Last month, the Sedona Conference announced the publication (forthcoming in 2018) of the third edition of The Sedona Principles: Best Practices, Recommendations & Principles for Addressing Electronic Document Production (the “Principles“), and released a “Final/Prepublication Version”. The Principles were developed by the Sedona Conference Working Group on Electronic Document Retention and Production, and represent a set of core principles and best practice recommendations for production of electronic information in litigation. The Principles and extensive commentary to the Principles have been updated twice since their first publication in January 2004 to reflect the continuing developments in technology, the increasing proliferation of electronic documents, the practical issues encountered in litigation, as well as the developments in the law that are often driven by these very factors.
A set of principles was also developed specifically for the Canadian context by the Sedona Canada Working Group. The first edition of the Sedona Canada Principles Addressing Electronic Discovery was published in January 2008. The second edition was released in November 2015, and it remains the governing set of best practice recommendations applicable to electronic discovery in Canada. While there are other guidelines that have been developed on this issue, including the Guidelines for the Discovery of Electronic Documents in Ontario, the Sedona Canada Principles have been recognized as an authoritative source of guidance for Canadian practitioners, and are explicitly incorporated into the Ontario Rules of Civil Procedure (specifically, in Rule 29.1.03 setting out a number of the requirements related to a discovery plan).
While the Sedona Canada Principles is the governing document for the Canadian context, it is worth looking at the latest edition of the U.S. Sedona Principles and the developments on electronic discovery issues south of the border, given a higher volume of litigation on this topic compared to Ontario and Canada.

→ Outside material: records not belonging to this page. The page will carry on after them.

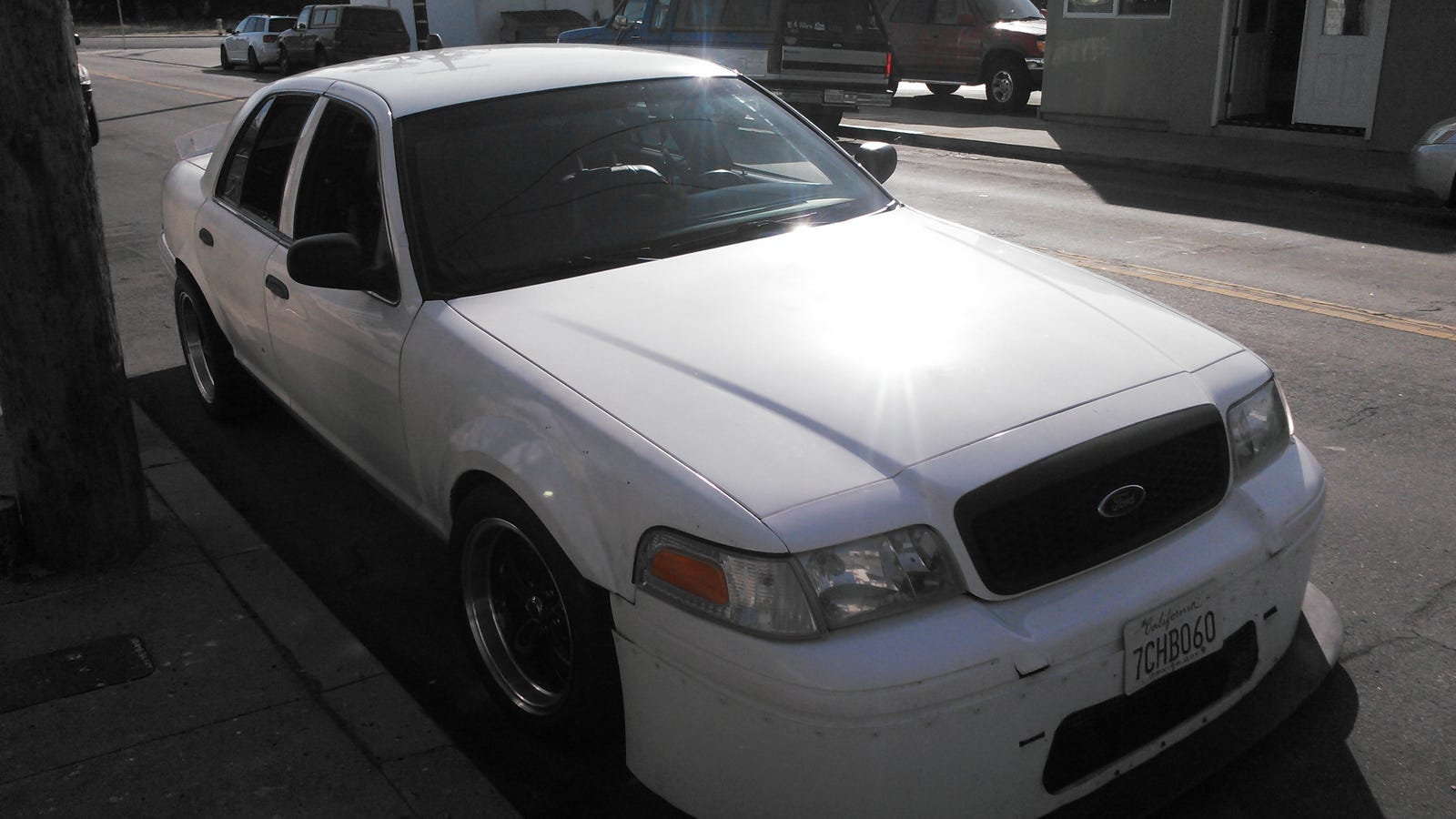 Hook up crown vic — pic 1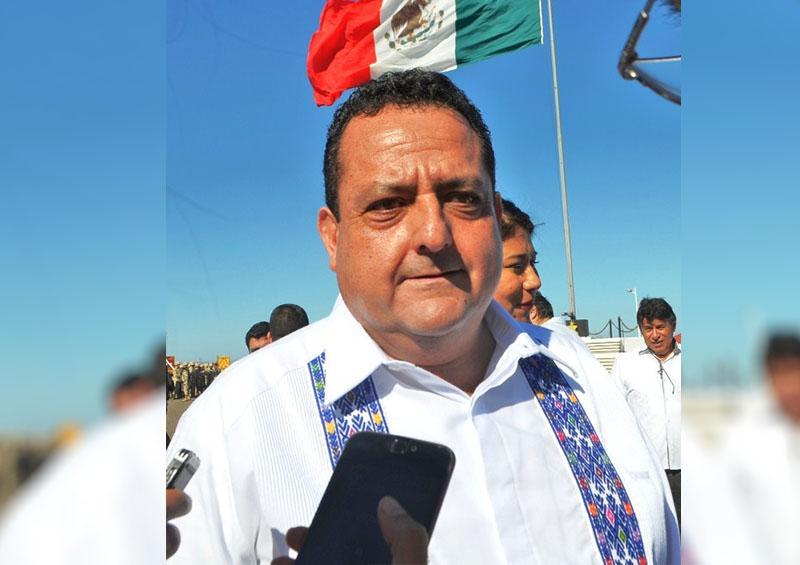 Gobernador del Estado Carlos Mendoza Davis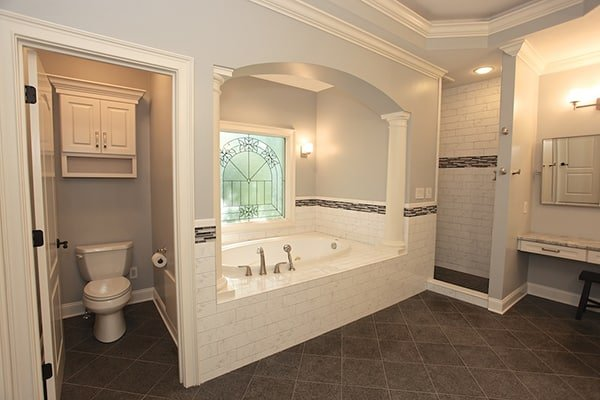 Top 5 Reasons to Hire an Experienced Bathroom Remodeling ...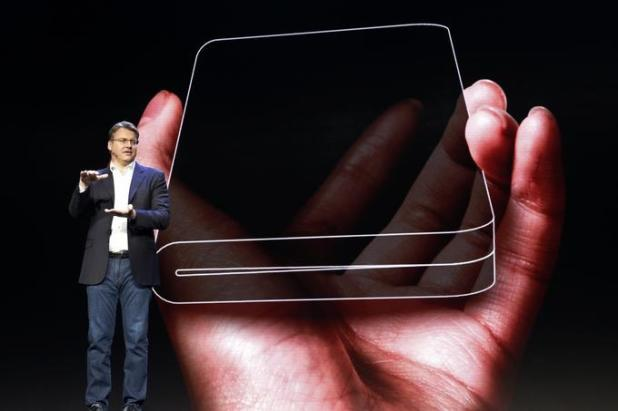 Justin Denison, one of the directors in Samsun, said the flexible display is extremely thin and durable against possible damage due to bumps and bending.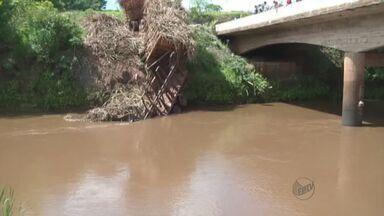 Motoristas que trafegam por Patrocínio Paulista enfrentam transtornos - Buracos e lama atrapalham tráfego nas estradas.
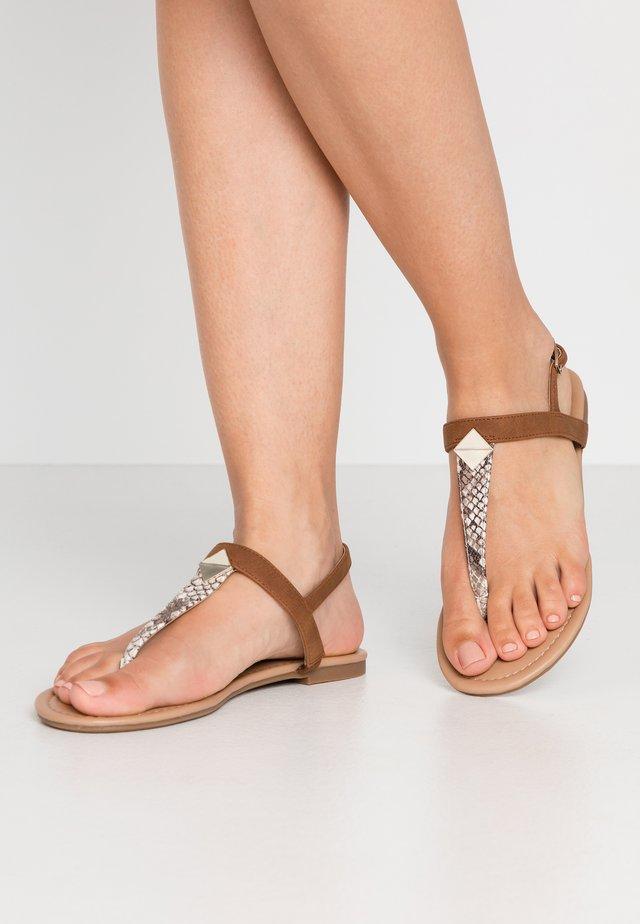 DANINA - Sandály s odděleným palcem - brown/multicolor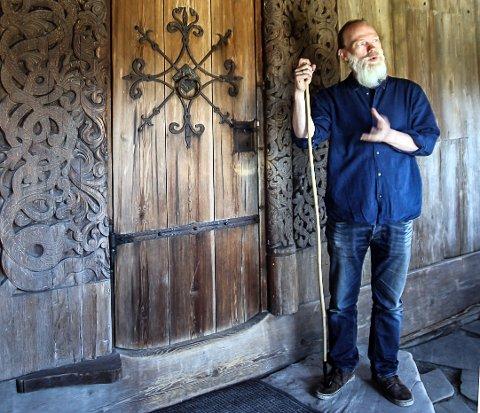 ENTUSIAST: Anders Kvåle Rue ved omvising i Heddal stavkyrkje. Han er svært entusiastisk overfor de nye funnene.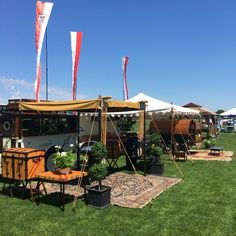 Tailgating at Mashomack Polo Club with Roseview Farms- Millbrook, NY - tailgating setup Stall Decorations, Tailgate Decorations, Fresco, Outdoor Fun, Outdoor Decor, Polo Match, Picnic Lunches, Summer Picnic, Beach Picnic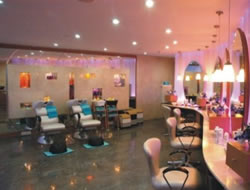 Beauty Salonin Long Beach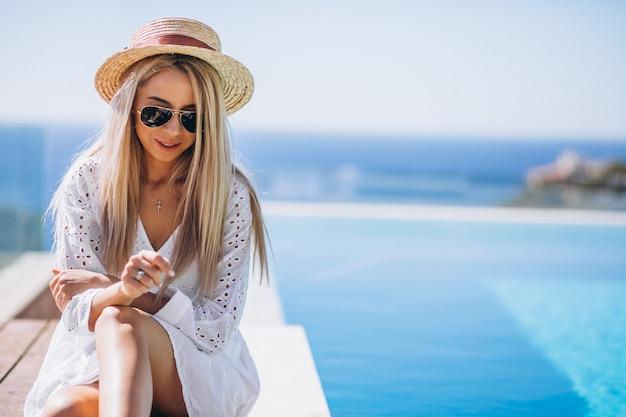 Młoda kobieta na wakacje przy basenem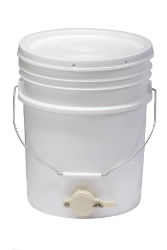 Little Giant® 5 Gallon Plastic Bucket - Coastal Ag Supply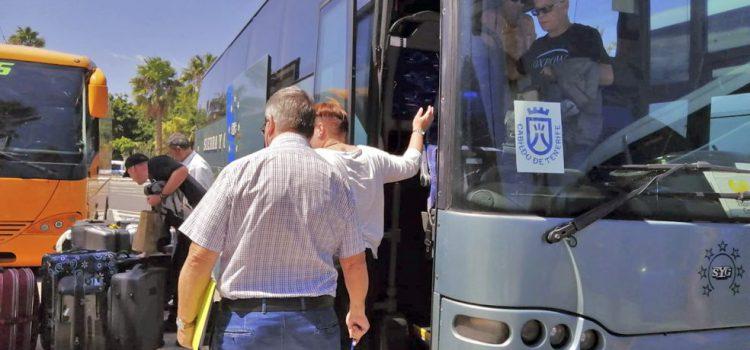 El Cabildo organiza los traslados al aeropuerto Tenerife Sur de los turistas de Thomas Cook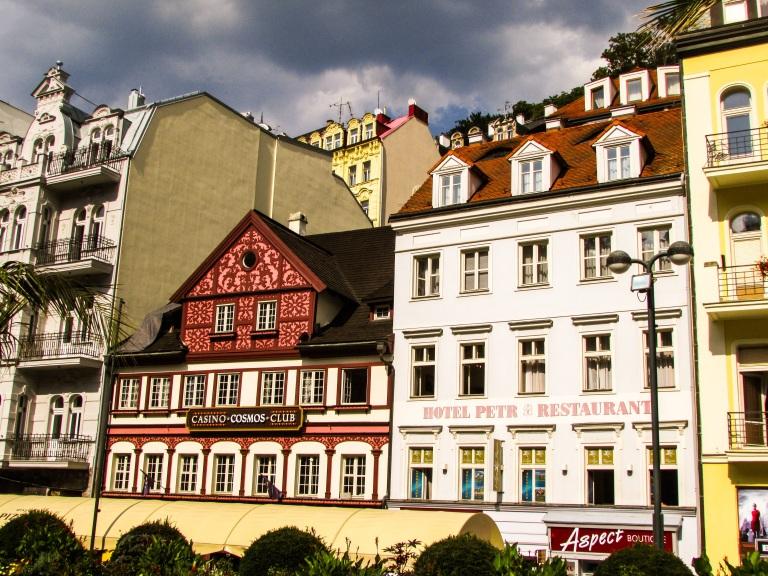 I huset til venstre skal etter sigende tsar Peter den store ha bodd da han besøkte Carlsbad i 1711-1712.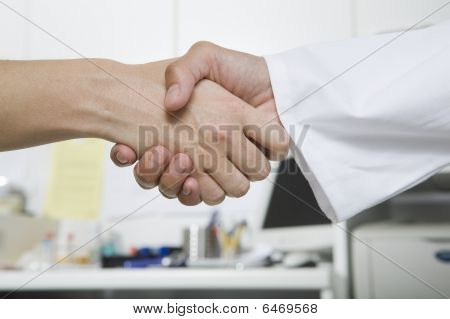 Aperto de mão com médico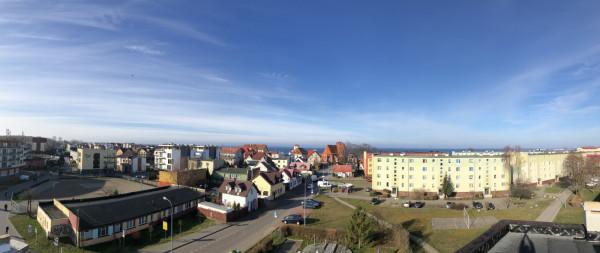 Widok z tarasu ostatniego będącego w sprzedaży  apartamentu w budynku <b>Kaszubska Bryza</b> w Helu.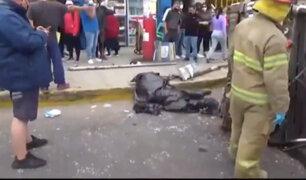 Choque de combi contra un paradero dejó dos muertos y cuatro heridos en el Callao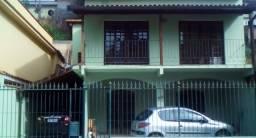 Casa duplex com piscina na Salutaris a 5 min. a pé do Centro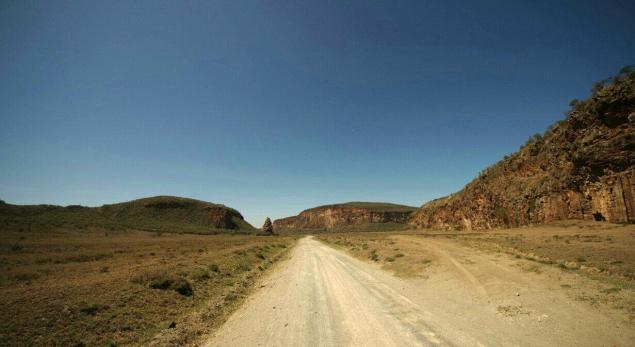Dirtroad in Hells Gate NAtional Park with impressive rock formations.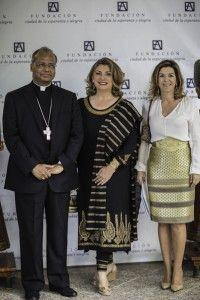 Arzobispo de Madrás y Mylapore, Reverendo Monseñor George Antonysamy y Maria Moreno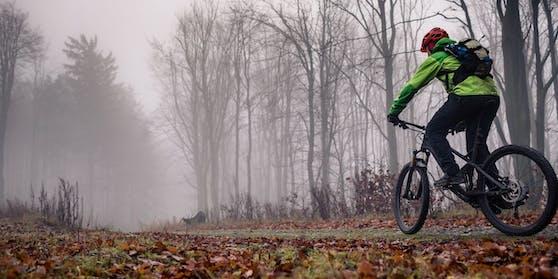 Der junge Mann war mit einem Mountainbike unterwegs.
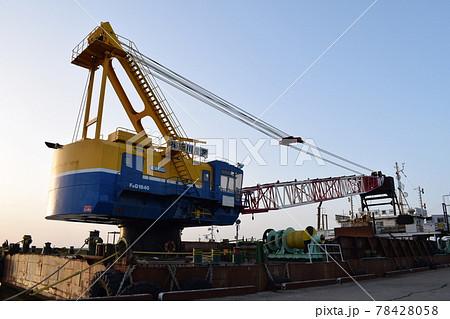 港の岸壁に止められたケーソン上のクレーン 78428058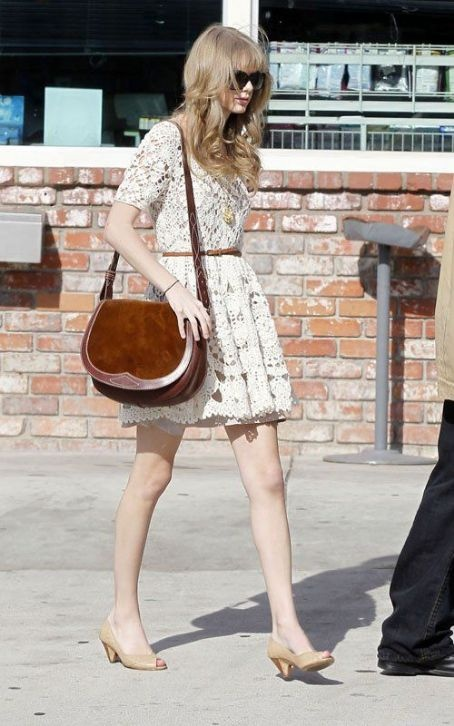 Taylor Swift Fashion and Style - Taylor Swift Dress, Clothes, Hairstyle - Page 7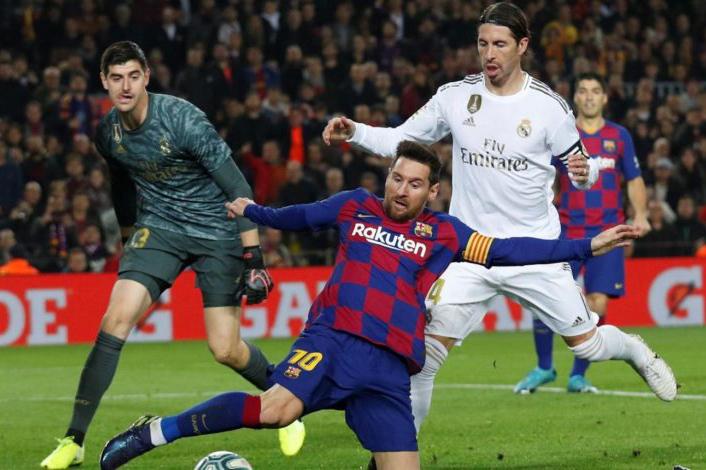 """مواجهة الكلاسيكو بين برشلونة والريال """"حديث الساعة"""" في الدوري الإسباني"""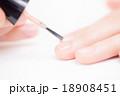 ネイル マニキュア 18908451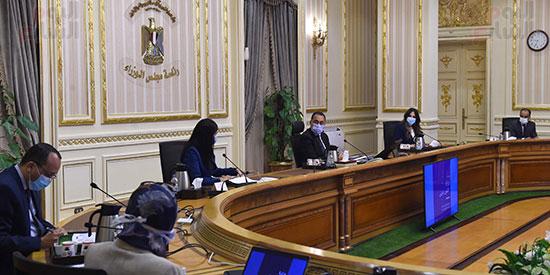 رئيس الوزراء يتابع مع وزيرة التعاون الدولى ملفات عمل الوزرا ة تصوير سليمان العطيفى (4)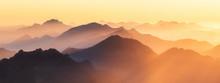 Berggipfel Der Alpen Im Abendl...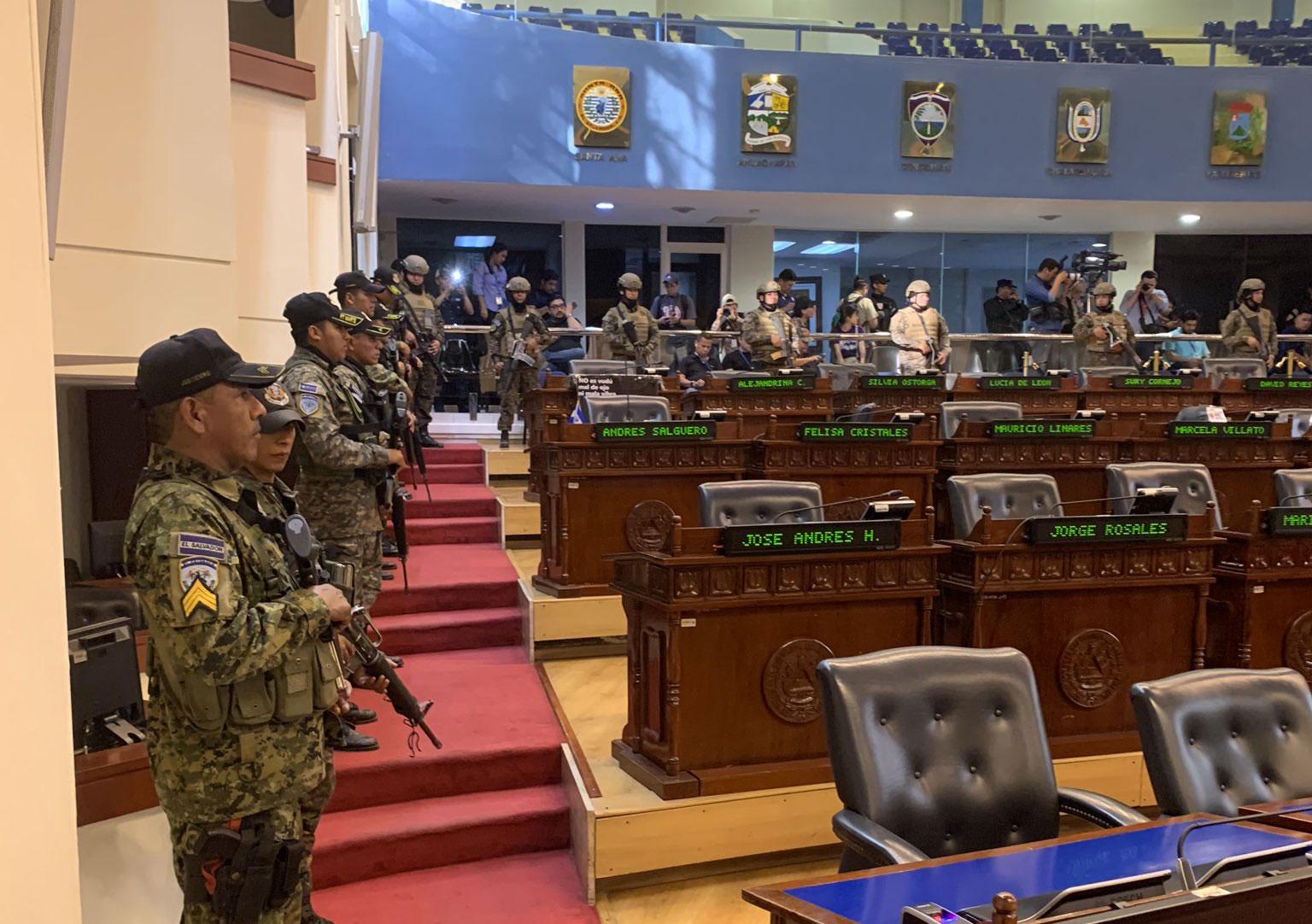 Resultado de imagen de fuerzas armadas en asamblea de eL sALVADOR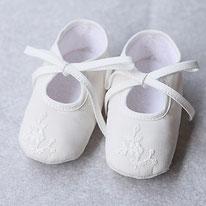 Ballerines cérémonie baptême bébé fille tulle brodé blanc cassé. Chaussures cérémonie bébé. Fil de Légende. Magasin vêtements baptême Paris, Neuilly-sur-Seine. Envois dans toute la France.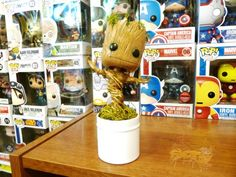 Dancing Baby Groot toy a real possibility - bootlegs already out! #GuardiansOfTheGalaxy https://www.facebook.com/SlashGear/photos/a.196108350428407.40643.193191077386801/755974391108464/
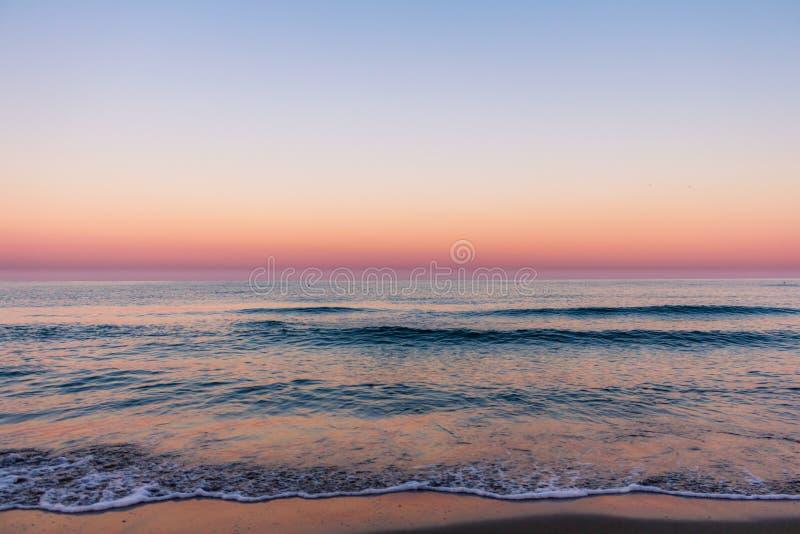 Colori di alba sopra la vista sul mare immagine stock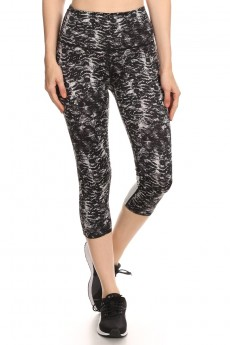 BLACK/GREY ABSTRACT ANIMAL PRINT CAPRIS W/ REFLECTION PANELS #A6CP10-01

The third edition of the Principles emphasize certain aspects of electronic discovery, such as the principles of proportionality and cooperation among parties and counsel. This likely reflects the importance of these concepts as the backdrop for the more specific requirements imposed by the rules of procedure of various jurisdictions and best practices recommendations.
For example, Principle 2 was revised “to emphasize the fundamental purpose and import of proportionality” which applies to all aspects of electronic discovery, including preservation, searching for the likely relevant documents, review for relevancy and privilege, and the scheduling of production and data delivery specifications. Principle 2 sets forth a revised list of factors to be considered in applying proportionality when balancing the cost, burden and need for electronically stored information.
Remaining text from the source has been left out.